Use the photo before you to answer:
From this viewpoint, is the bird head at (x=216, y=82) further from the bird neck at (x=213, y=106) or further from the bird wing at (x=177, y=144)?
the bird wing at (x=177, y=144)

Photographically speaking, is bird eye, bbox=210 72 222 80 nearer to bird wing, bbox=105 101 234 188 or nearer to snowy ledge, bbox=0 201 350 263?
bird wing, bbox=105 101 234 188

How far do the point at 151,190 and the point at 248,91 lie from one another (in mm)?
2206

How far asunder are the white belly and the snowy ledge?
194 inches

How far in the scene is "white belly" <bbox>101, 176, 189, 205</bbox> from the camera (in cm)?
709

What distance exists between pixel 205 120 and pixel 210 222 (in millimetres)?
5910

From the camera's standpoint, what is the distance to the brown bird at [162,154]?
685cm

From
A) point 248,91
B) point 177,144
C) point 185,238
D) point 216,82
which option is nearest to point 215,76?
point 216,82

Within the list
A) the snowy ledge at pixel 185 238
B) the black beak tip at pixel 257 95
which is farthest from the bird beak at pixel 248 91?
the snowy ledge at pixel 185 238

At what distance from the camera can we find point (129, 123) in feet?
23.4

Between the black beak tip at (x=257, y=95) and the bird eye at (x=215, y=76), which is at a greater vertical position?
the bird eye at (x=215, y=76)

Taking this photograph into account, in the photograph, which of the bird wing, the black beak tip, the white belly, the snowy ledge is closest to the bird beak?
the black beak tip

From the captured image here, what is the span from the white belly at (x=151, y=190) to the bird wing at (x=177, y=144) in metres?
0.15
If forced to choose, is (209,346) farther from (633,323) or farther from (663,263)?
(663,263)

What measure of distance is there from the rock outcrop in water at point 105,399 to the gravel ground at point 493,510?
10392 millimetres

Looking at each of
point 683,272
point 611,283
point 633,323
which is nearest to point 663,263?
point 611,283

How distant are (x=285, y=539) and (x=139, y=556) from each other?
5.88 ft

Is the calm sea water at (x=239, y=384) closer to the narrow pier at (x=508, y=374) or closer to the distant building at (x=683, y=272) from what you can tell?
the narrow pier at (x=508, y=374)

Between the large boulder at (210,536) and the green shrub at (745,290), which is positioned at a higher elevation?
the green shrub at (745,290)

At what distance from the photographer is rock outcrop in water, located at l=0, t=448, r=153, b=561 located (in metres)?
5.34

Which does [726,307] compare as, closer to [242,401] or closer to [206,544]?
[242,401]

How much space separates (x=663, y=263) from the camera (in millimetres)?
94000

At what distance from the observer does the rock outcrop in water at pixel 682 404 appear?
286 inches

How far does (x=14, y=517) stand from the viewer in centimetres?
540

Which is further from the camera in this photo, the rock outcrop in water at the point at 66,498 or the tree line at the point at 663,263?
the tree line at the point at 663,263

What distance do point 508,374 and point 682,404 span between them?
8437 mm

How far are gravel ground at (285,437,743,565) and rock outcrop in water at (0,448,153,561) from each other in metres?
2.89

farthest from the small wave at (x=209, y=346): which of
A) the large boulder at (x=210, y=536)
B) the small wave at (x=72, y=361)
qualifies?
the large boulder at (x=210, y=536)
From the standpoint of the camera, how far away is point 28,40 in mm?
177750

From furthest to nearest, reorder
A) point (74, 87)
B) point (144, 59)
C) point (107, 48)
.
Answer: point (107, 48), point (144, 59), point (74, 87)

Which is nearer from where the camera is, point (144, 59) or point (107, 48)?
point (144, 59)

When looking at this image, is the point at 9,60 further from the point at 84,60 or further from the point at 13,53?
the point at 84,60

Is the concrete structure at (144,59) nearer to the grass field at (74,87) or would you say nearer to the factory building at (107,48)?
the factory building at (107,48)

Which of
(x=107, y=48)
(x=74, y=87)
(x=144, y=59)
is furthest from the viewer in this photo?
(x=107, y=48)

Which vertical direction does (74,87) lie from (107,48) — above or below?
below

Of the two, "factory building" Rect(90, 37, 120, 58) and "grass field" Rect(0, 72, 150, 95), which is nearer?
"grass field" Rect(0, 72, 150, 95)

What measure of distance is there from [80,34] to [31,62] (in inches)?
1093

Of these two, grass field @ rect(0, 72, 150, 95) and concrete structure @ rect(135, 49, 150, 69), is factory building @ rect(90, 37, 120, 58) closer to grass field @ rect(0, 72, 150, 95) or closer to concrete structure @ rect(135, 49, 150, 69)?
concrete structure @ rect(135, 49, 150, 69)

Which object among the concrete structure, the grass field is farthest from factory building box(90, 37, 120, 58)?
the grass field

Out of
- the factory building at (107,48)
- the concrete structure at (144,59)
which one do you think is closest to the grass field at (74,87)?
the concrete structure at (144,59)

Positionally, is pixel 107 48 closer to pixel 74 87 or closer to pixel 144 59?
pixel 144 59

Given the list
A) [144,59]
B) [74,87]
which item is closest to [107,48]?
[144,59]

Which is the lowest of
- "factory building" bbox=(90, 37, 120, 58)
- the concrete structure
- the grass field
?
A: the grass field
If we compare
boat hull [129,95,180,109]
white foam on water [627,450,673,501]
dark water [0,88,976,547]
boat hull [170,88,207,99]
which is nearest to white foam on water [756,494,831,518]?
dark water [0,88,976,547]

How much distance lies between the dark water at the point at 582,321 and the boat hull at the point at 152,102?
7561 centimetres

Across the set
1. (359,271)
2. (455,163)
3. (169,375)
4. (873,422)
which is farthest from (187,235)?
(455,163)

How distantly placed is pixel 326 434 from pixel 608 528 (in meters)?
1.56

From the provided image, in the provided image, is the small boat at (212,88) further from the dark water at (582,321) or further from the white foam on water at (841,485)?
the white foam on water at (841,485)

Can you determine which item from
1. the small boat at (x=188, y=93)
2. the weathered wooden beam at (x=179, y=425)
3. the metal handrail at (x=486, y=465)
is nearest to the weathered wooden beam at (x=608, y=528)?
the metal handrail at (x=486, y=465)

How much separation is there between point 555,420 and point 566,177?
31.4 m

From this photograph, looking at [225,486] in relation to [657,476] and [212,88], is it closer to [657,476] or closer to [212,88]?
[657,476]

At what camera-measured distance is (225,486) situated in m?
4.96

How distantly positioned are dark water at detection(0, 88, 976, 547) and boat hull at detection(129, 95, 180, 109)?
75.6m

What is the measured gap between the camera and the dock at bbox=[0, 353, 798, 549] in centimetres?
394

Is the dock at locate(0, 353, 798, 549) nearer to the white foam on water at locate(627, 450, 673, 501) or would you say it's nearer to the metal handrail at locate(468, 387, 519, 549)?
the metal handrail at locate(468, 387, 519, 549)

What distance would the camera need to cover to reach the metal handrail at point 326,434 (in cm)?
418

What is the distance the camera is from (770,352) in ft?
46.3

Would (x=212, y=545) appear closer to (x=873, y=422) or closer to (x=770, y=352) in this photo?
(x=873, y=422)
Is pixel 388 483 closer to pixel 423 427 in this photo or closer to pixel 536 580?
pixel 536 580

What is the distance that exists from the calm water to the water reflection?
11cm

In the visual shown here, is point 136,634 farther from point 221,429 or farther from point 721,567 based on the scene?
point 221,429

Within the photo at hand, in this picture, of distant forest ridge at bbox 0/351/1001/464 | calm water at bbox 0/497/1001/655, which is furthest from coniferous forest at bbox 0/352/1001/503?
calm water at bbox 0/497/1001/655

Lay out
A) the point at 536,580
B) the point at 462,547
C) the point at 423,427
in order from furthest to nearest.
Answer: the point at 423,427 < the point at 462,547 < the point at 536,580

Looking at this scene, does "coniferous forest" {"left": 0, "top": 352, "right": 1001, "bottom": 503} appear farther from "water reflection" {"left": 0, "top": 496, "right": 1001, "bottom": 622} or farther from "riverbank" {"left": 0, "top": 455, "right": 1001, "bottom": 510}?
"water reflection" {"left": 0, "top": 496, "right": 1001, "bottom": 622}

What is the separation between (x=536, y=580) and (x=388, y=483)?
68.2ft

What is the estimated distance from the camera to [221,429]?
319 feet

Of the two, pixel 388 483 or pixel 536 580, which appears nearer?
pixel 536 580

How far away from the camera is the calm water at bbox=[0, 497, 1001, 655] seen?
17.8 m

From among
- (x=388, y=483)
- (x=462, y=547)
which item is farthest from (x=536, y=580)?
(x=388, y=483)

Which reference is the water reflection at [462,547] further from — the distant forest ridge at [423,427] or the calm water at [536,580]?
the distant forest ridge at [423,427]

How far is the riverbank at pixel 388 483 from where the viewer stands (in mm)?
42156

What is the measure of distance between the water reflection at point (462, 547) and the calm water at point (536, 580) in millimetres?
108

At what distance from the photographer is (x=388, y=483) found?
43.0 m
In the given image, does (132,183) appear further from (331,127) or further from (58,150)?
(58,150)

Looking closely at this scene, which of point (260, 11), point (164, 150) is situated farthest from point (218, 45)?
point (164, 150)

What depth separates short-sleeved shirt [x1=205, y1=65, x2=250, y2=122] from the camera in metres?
== == ==
Rewrite the stretch from the line that contains "How far away from" through the end of the records, swapping "riverbank" for "shoreline" and changing nothing else. Give only those lines.

How far away from the camera is the calm water at bbox=[0, 497, 1001, 655] seen?
17.8 m

From among
- (x=388, y=483)
- (x=462, y=547)
which item is farthest from (x=536, y=580)?
(x=388, y=483)

Which reference is the water reflection at [462,547] further from — the distant forest ridge at [423,427] or the calm water at [536,580]?
the distant forest ridge at [423,427]

How far is the shoreline at pixel 388 483 from where the viewer stands (in mm)?
42156

What is the measure of distance between the water reflection at point (462, 547) and the calm water at point (536, 580) in millimetres?
108

At what distance from the photographer is (x=388, y=483) found?
43.0 m
In the given image, does (132,183) appear further from (331,127) or further from (58,150)?
(58,150)

Looking closely at this scene, which of point (260, 11), point (164, 150) is situated farthest from point (218, 45)?
point (164, 150)

What depth separates short-sleeved shirt [x1=205, y1=65, x2=250, y2=122] from the camera in metres?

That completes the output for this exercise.